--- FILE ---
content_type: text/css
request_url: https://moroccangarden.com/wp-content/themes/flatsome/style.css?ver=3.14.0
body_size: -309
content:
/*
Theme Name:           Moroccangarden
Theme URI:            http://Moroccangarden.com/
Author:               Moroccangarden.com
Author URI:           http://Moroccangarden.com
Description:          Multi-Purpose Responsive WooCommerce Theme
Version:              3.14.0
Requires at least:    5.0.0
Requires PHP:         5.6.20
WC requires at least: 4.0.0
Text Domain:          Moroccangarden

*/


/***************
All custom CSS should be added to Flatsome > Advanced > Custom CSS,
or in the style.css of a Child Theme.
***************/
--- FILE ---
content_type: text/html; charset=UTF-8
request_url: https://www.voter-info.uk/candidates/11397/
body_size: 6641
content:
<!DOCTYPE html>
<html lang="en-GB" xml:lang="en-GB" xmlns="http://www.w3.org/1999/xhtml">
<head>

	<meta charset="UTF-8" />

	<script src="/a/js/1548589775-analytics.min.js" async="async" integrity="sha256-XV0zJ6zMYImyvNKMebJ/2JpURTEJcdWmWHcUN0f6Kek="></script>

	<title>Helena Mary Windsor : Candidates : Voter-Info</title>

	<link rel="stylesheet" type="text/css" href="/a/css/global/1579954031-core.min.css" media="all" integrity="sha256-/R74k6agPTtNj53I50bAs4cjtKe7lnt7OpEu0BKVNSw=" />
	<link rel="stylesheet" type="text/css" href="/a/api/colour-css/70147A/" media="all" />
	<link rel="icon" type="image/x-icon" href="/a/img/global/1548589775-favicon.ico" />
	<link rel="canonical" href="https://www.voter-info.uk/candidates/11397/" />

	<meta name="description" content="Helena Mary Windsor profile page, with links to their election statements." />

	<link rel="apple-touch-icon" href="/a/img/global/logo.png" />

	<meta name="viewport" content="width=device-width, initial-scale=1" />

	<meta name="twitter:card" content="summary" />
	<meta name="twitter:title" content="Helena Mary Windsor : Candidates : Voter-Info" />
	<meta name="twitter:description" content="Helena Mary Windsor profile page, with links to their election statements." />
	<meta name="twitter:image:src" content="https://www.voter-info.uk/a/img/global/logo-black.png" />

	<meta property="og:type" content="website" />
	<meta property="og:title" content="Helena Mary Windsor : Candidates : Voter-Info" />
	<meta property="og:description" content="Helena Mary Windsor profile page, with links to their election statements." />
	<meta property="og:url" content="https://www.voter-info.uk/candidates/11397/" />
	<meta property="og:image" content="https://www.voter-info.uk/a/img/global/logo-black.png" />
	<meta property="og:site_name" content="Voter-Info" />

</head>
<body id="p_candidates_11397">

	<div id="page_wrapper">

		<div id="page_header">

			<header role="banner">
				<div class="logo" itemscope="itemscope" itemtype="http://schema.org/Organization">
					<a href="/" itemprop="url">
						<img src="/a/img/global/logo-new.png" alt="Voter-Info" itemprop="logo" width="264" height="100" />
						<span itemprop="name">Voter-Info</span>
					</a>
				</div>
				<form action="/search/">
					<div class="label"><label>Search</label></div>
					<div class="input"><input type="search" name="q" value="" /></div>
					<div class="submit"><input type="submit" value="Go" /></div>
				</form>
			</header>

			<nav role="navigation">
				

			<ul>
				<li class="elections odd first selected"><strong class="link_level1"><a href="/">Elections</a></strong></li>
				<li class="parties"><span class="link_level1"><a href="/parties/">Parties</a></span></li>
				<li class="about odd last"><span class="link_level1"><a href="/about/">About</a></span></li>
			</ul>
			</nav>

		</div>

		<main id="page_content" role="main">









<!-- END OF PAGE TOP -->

- _WHAT YOU HAVE TO DO_: Where in the listing does the string "itemprop" appear? Copy every line that has it.

- _ANSWER BOX_:
					<a href="/" itemprop="url">
						<img src="/a/img/global/logo-new.png" alt="Voter-Info" itemprop="logo" width="264" height="100" />
						<span itemprop="name">Voter-Info</span>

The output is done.